Calling All Adventurous Eaters!

Read a random article on Philippine street food, and you will come across some really interesting snacks:  adidas, kwek-kwek, betamax, chicken helmets, and many more.

Squeamish folks — iyong mga delikado kuno — will turn their heads and walk away, but many people find these foods acceptable, if not downright delicious.

In my opinion, it’s just a matter of getting used to the street offerings.  Just think: aren’t shrimps and crabs downright ugly creatures?  Look at those legs!  And what about the aligi that we crave so much?  Someone unfamiliar with these creatures will say that sucking all that yellow goo from the heads of shrimps and crabs is absolutely yucky!  Yet we do it, with gusto.

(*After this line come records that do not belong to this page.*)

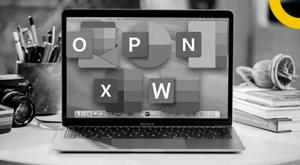 the-name-of-this-microsoft-product-will-change-in-november-know-the-details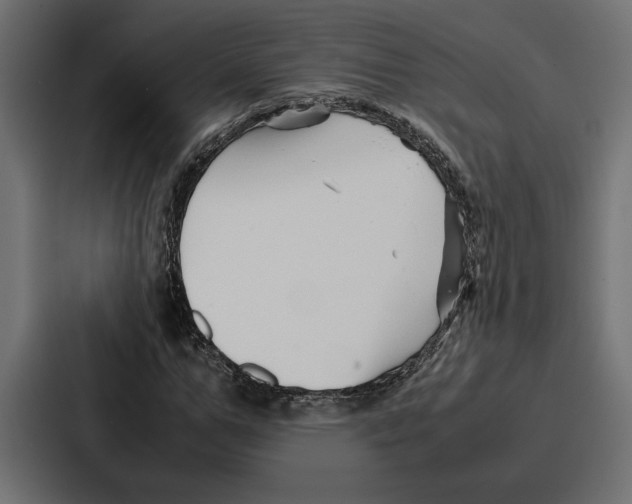 X0000086740967200705111631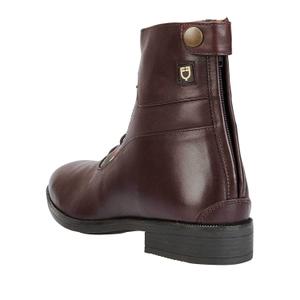 product/e/q/equestro_ab00148-darkbrown_darkbrown_4.jpg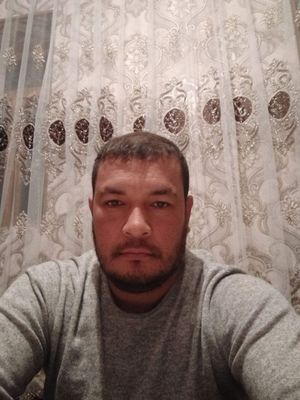 Ассалому алайкум мен Шкатурка, стяшка, шлака блок териш ишлари киламан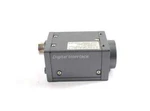 Sony XCD-V60CR Industrial Ccd Camera XCDV60CR. Fixed Price $137.99.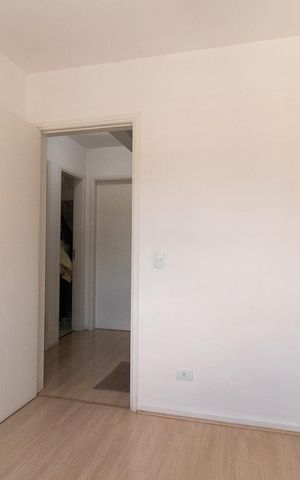 Casa à venda com 178m², 3 quartos e 2 vagas Casa à venda com 178m², 3 quartos e 2 vagasQuarto 1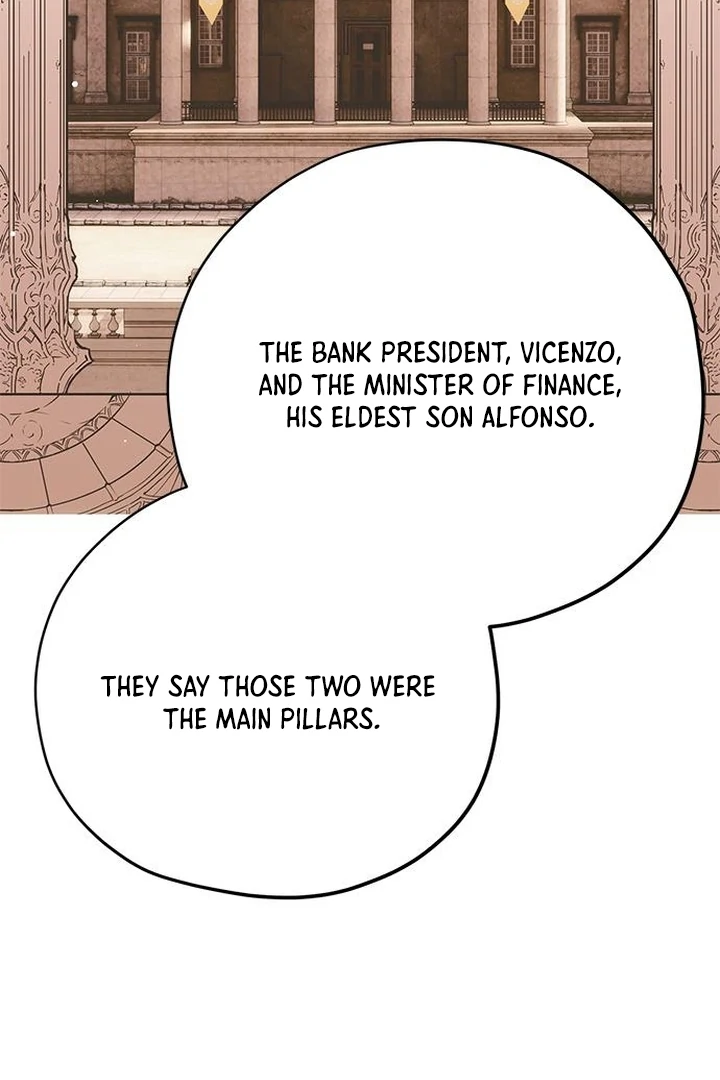 Read Moral-less Scandal Manga Online
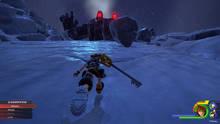 Imagen 26 de Kingdom Hearts III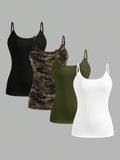 //img.ltwebstatic.com/images3_pi/2025/04/09/07/1744192414d69fdc1311e184c4bd63cf2c34302cf4_thumbnail_900x.webp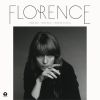 Florence + the Machine - L'album "How Big, How Blue, How Beautiful" attendu le 29 mai 2015.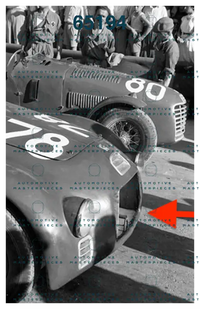 Immagine 21 luglio 2021 02 52 55.jpg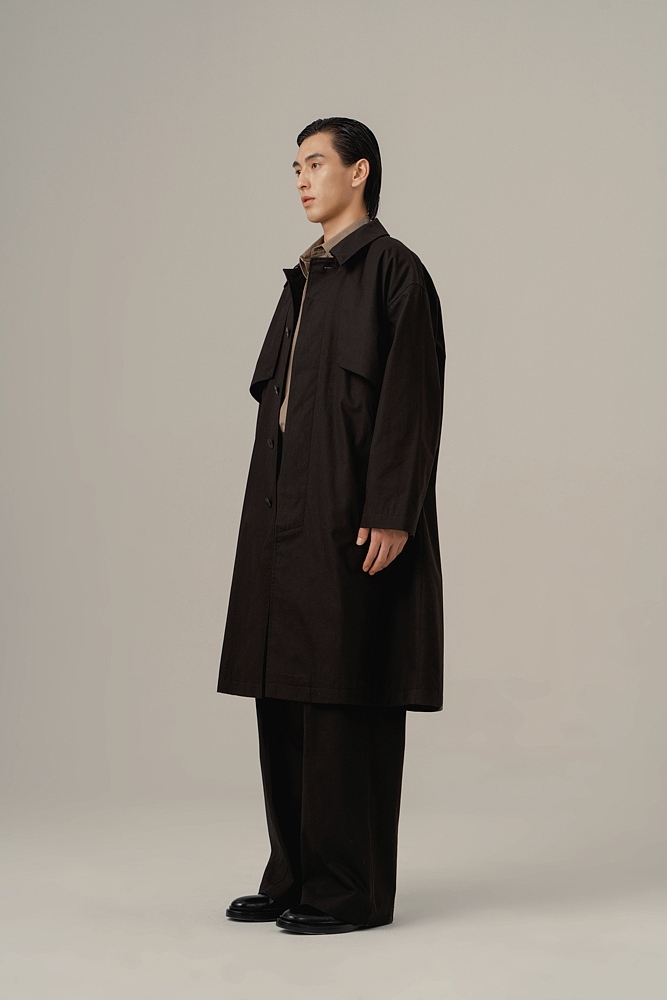 10月为朋友品牌MONODY拍摄的2021A/WLookbook（图ZMjc3MzgzMDgw） - 时尚/艺术摄影 - 站酷设计师AfterSupper原创素材 - 站酷ZCOOL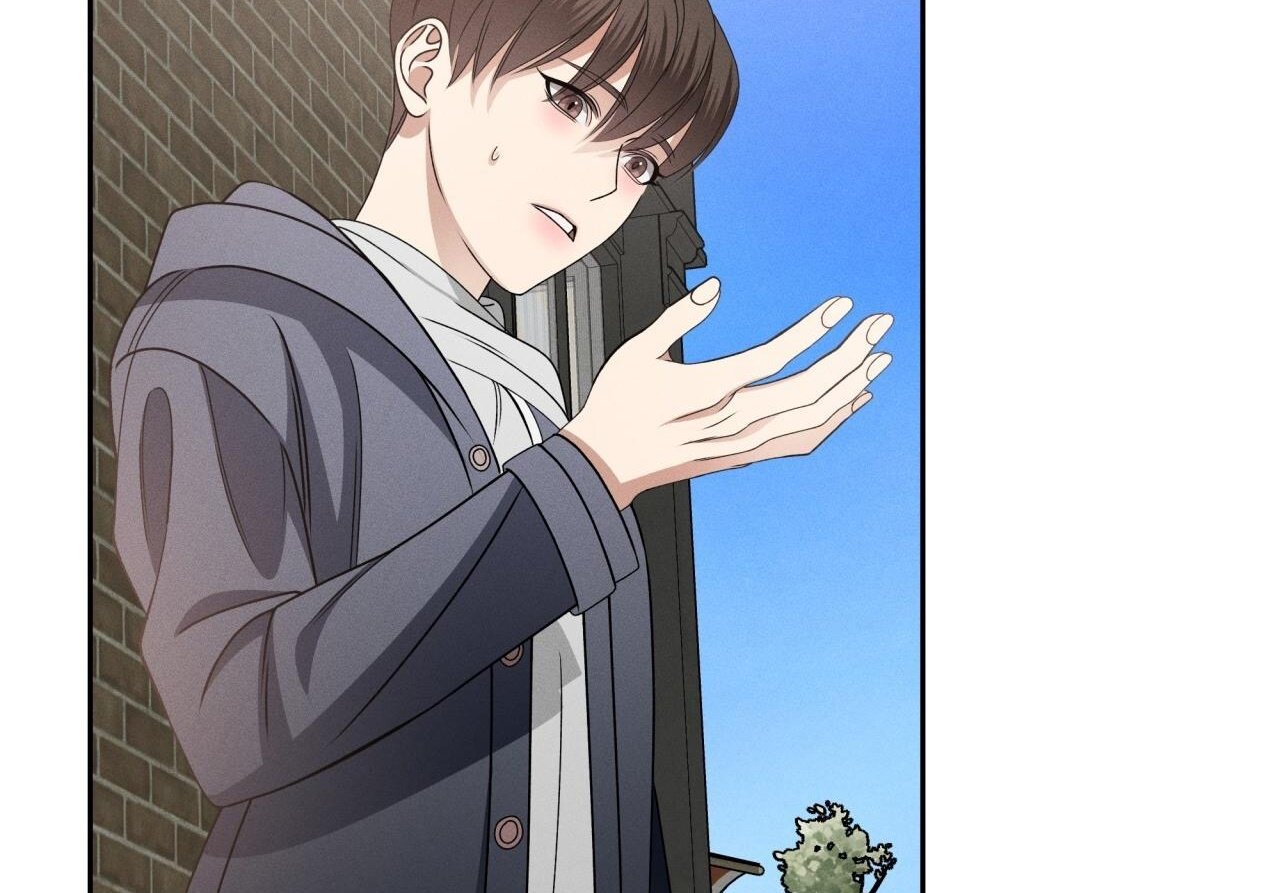 luân đôn trong màn đêm chapter 34 79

That being said, it would be really beneficial to the economy and to the nutrition of the general populace if we were to adopt what is common practice in Bangkok : entomophagy.  It’s the human practice of eating insects.

Blogger Fecielo reports that in Thailand, insects are regular features of the diet;  snacks of grasshoppers, silk worms, beetles, and water bugs are as common as French fries and roasted peanuts.


https://desperatelyseekingcrab.com/2008/11/08/insects-anyone/

fried bug
http://www.fecielo.com/thai-eat-grasshopper-crickets-silk-worms/

Insects similar to the ones above are eaten in certain parts of the Philippines:
—  Fried salagubang:  Ganyan sa Nueva Ecija, sarap niyan!”
—  Salagubang larvae:  ‘Masarap iyan, abal-abal ang tawag sa Nueva Viscaya.”
—  Tamilok, a tree worm that tastes like oyster: “Favorite iyan sa Palawan!”
—  Kamaru (mole crickets):  Kamaru-eating contests, popular sa Pampanga!
—  Uok (beetle larvae) adobo: “Gustuhin iyan sa amin sa Rizal.”

Agreed, there’s a following for certain insects in certain parts of the country.  One way to spread consumption is to introduce them as snacks in other areas.  Sell them in small quantities at affordable prices, just so people will be encouraged to try them.

For a few pesos, an adventurous eater can buy a trial-size packet, then maybe “graduate” to a snack-size bag once the initial squeamishness is overcome.  Who knows, that same buyer might swing by one afternoon to buy a meal-size bag so that folks back home can share the delights of munching on the tasty morsels.

According to the Food and Agricultural Organization (FAO), bugs present a possible solution to the world’s growing food problem.  Many insects provide as much protein – weight for weight – as beef and fish; hence, they are good alternatives to eating meat.

It seems like a win-win for all concerned:

— Farmers will have a source of income from gathering insects which are harmful for their crops.

What insects are eaten depends on the time of year.  For example, June beetles will attack rice and sugar cane crops, and when this happens, farmers will capture them at night and later cook and eat them… Locusts, grasshoppers, and crickets are also caught and eaten when they attack crops.

If markets are created in metro areas, the farmers can catch the critters in greater quantities, for sale to processors and vendors.

— Small-time business people will have a source of livelihood.

From the farmer-insect gatherer to wholesalers, to the vendor who hawks the insect delicacies, there is a line of business people who stand to generate income.  In Thailand, insect-growing has become a “small livestock industry.”   In Bangkok, enterprising vendors attach two bins to the back of motorbikes and cruise the city for possible buyers.

— Consumers will have another source of protein food at affordable prices.

The Philippines has one of the wealthiest arthropod collections on the planet.  Numerous insects have double the protein content of many meat sources.